Le 20 septembre 2024


- Scénariste : Aude Mermilliod>
- Dessinateur : Aude Mermilliod
- Genre : Autobiographie, Roman graphique
- Editeur : Casterman
- Famille : Roman graphique
- Date de sortie : 11 septembre 2024
Une expérience bio-graphique de l’intime et de la résilience
Résumé : Violée à 14 ans par un petit ami toxique, Aude a su se reconstruire pas à pas, racontant ses différentes relations et surtout l’aide de sa thérapeute qui l’ont conduite à celle qu’elle est devenue aujourd’hui.

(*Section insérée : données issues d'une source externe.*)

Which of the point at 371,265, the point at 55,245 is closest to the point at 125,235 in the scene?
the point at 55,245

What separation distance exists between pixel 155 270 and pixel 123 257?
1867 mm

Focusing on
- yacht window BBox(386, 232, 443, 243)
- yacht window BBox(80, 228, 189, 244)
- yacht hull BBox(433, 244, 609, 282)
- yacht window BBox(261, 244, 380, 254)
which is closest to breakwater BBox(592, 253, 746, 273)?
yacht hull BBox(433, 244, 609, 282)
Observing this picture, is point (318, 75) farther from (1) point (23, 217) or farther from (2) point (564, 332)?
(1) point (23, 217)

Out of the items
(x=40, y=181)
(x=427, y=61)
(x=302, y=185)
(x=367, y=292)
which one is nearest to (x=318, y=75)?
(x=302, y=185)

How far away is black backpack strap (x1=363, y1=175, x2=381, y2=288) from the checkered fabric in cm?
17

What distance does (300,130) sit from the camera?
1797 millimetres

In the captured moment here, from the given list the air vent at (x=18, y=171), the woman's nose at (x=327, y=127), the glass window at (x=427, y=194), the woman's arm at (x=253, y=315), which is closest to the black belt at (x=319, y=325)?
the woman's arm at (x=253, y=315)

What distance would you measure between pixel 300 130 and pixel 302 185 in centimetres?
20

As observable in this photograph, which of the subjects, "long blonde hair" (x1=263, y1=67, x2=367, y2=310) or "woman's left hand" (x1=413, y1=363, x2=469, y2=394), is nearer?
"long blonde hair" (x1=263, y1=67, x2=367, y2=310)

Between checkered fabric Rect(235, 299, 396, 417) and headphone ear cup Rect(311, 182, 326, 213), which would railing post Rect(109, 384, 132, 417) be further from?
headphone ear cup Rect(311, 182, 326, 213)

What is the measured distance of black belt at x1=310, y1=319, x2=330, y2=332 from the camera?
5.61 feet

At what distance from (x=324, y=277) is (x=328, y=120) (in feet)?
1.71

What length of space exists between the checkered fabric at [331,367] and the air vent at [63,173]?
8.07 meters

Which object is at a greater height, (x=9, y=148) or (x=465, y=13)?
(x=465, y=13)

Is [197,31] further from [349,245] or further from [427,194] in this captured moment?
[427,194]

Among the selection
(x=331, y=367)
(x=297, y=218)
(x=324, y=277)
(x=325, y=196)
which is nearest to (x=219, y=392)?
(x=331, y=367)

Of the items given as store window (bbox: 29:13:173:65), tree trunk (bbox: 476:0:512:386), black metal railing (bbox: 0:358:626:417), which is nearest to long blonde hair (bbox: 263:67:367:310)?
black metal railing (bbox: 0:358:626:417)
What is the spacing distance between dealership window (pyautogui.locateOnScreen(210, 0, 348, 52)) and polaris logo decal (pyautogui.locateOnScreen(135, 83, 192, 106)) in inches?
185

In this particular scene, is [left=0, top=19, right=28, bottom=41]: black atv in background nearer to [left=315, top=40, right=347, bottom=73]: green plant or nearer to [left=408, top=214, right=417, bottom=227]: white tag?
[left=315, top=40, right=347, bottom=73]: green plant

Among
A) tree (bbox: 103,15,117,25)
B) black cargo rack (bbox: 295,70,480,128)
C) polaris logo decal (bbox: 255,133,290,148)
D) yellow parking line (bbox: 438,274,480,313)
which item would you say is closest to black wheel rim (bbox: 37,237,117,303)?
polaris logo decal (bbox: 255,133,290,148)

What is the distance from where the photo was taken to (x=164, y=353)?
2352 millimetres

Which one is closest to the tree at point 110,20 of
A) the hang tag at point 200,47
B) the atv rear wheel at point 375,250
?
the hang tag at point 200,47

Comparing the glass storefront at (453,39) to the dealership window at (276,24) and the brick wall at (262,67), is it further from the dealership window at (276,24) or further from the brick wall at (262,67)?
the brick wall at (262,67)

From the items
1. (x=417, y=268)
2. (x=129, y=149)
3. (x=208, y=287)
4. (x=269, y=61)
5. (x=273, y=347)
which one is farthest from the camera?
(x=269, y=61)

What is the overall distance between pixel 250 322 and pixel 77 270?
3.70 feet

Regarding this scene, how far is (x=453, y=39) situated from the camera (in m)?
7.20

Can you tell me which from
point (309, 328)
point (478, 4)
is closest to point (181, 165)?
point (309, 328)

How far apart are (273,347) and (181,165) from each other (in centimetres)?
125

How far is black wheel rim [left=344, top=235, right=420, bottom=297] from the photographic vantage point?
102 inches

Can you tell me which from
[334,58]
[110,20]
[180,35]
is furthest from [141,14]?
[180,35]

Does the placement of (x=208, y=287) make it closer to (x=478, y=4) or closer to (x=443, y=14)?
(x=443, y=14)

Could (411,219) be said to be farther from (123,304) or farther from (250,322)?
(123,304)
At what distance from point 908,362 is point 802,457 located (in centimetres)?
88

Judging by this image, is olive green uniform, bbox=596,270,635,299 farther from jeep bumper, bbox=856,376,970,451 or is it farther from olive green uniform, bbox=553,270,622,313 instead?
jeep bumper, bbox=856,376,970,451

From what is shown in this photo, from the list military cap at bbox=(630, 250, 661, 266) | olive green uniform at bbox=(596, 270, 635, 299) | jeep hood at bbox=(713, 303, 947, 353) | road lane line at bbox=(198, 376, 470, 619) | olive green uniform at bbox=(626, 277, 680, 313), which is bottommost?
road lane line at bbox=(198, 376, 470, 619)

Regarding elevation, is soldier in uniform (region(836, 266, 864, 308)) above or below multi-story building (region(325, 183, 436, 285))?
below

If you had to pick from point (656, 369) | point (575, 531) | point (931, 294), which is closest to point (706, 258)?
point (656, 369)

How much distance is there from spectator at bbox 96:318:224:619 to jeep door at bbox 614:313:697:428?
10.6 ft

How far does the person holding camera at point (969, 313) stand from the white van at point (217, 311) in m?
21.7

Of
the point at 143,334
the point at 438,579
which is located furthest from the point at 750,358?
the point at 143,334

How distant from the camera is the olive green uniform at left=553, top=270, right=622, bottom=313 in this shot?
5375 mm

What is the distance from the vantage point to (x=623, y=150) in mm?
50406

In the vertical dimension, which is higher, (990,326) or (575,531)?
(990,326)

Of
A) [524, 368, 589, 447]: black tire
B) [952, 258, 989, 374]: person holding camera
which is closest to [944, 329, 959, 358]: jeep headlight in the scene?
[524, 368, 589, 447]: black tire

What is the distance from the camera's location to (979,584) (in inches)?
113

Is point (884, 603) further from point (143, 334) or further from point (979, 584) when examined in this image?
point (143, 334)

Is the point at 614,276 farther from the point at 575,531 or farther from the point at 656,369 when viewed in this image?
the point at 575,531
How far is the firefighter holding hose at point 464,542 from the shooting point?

Critique : Si l’engagement était déjà une priorité pour Aude Mermilliod, comme en témoigne son brillant Il fallait que je vous dise sur l’IVG, alors sa réflexion sur la sexualité, la féminité et leurs tabous ne fut pas une surprise, d’autant que les deux sont liés par cet ouvrage intime et thérapeutique que représente Eclore. Deux adjectifs qui livrent tout sur l’œuvre mais pas tout à fait : en effet, l’album est avant tout intime, puisque l’autrice n’hésite pas à se livrer, sur son traumatisme passé, celui d’un viol à l’âge de 14 ans par un garçon plus âgé et peu scrupuleux du consentement, comme tant d’hommes à travers les époques et les âges, mais c’est en filigranes et sans le reconstituer totalement qu’elle l’évoque, privilégiant plutôt les différentes relations qui ont suivi et ont contribué à la renforcer. À la clef, trois aventures humaines, et il faut le dire, assez sexuellement exhaustives et différentes, pour montrer un cheminement, pour qu’elle-même se comprenne mieux, tandis que les lectrices et lecteurs ne peuvent que constater le passage des années, la confiance petit à petit revenir, les écueils être surmontés, jusqu’à cette dernière liaison, avec une femme cette fois, pour apporter une stabilité sans équivalente, une plénitude qui va au-delà de l’intime, mais dans ce lien à deux, dans ce rapport à l’autre et plus seulement à soi. Thérapeutique également donc, car à l’image de cette plante qui ne demande qu’à grandir, Aude Mermilliod a placé son corps en avant dans l’ouvrage, se montrant quand elle comprend qu’il change, évoquant les règles, s’approchant de la notion de plaisir, et donc de désir, mais aussi de guérison pour revenir à la violence qu’il a reçu.
© Casterman / Mermilliod
Métaphore naturelle et puissante, elle s’insuffle dans tout l’ouvrage. Pourtant, c’est dans un style très réaliste que se dessine la vie de l’autrice, qui n’a pas cherché à marquer ses planches d’érotisme, mais plutôt d’une harmonie bienveillante, un regard nouveau et complice sur les corps, privilégiant ainsi les moments de rire ou de peine même lorsqu’elle est nue, plutôt que les moments de plaisir ou d’orgasme. De même, les personnages qui traversent cette autobiographie n’apparaissent jamais comme des monstres, que ce soit un ex rompant en plein confinement, ou celui qui a violé, hantant encore l’esprit des années plus tard, avec ses amis moqueurs... Non, le pardon est plus fort, et le dessin s’efforce ainsi de le montrer, cherchant dans les regards les erreurs plutôt que les pulsions, atténuant plutôt qu’accentuant, rendant d’ailleurs les bons moments encore plus beaux, comme une ode au titre.
© Casterman / Mermilliod
Roman graphique qui s’inscrit dans l’air du temps, de l’intime plus qu’érotique, Eclore donne à voir une femme meurtrie mais qui a laissé le temps et l’amour la reconstruire, une volonté graphique d’assumer tout, de pardonner et surtout d’aimer.